El hombre extranjero quedo taciturno, sin poder creer lo que acababa de ocurrir.

—Pero... —tartamudeo espantado—, majestad... Yo....

—¡Te haré callar miserable de una vez por todas! —gritó el rey encolerizado y totalmente fuera de sí. En un ataque de furia y locura se abalanzó a su invitado, con su espalda de hoja plasmática en mano y, en un parpadeo, la espada penetró el pecho de Aitor Ibarratxe, el rey no retiro su espada del cuerpo del hombre hasta que sintió que traspasaba el corazón de su víctima.

El desdichado Iøunnadiano escupió sangre por la boca de manera compulsiva; sus ojos dolidos se cerraron y su cuerpo sin vida, finalmente, se desplomó al suelo, junto al trono ocupado por la familia real. El líquido carmesí fluía en el piso como la corriente de un río, el hombre perdió la vida. Sin embargo, no era suficiente, solo la cabeza del propio Rey de Iøunn traería satisfacción al encolerizado corazón del monarca.

—¡A partir de este día! —exclamó el rey a toda voz —, ¡seremos quienes harán justicia por la muerte de su príncipe!

Los miembros de la milicia presentes en el salón del trono levantaron sus armas y alzaron sus alabanzas en señal de absoluta concordancia.

—¡Los Iøunnadianos mataron a un Pravániano, un hijo de la casa real de Niseides, y su vida será cobrada con la de su gente!

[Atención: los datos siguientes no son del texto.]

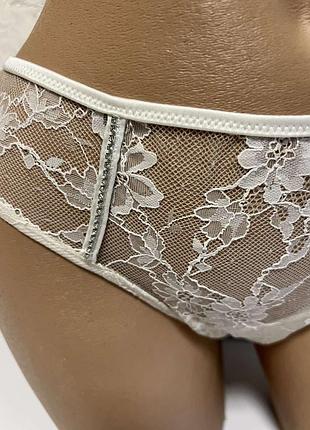 Intimissimi мережеві трусики 2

Ajax II alzó su espada de energía plasmática acompañado de un alarido, rindiendo tributo a la deliciosa venganza, la muerte de su primogénito no sería en vano, quemaría hasta el último cimiento de su lujosa ciudad, esclavizaría a sus mujeres y niños, y perforaría el corazón de todos los miembros de la corte con su propia espada si era preciso.

La sala estaba inundada por una horda de gritos de venganza, llantos ahogados producidos por los de la propia reina que, seguía lamentando entre lágrimas y gritos, la pérdida de su hijo amado, se le sumaban las  lamentaciones de las damas de compañía, que intentaban calmar a su señora.
Todos entendían lo que se avecinaba, una batalla interminable para conquistar el reino Iøunnadiano. El destino de naciones esteras se había inclinado a un costado, por la dicha de obtener una venganza.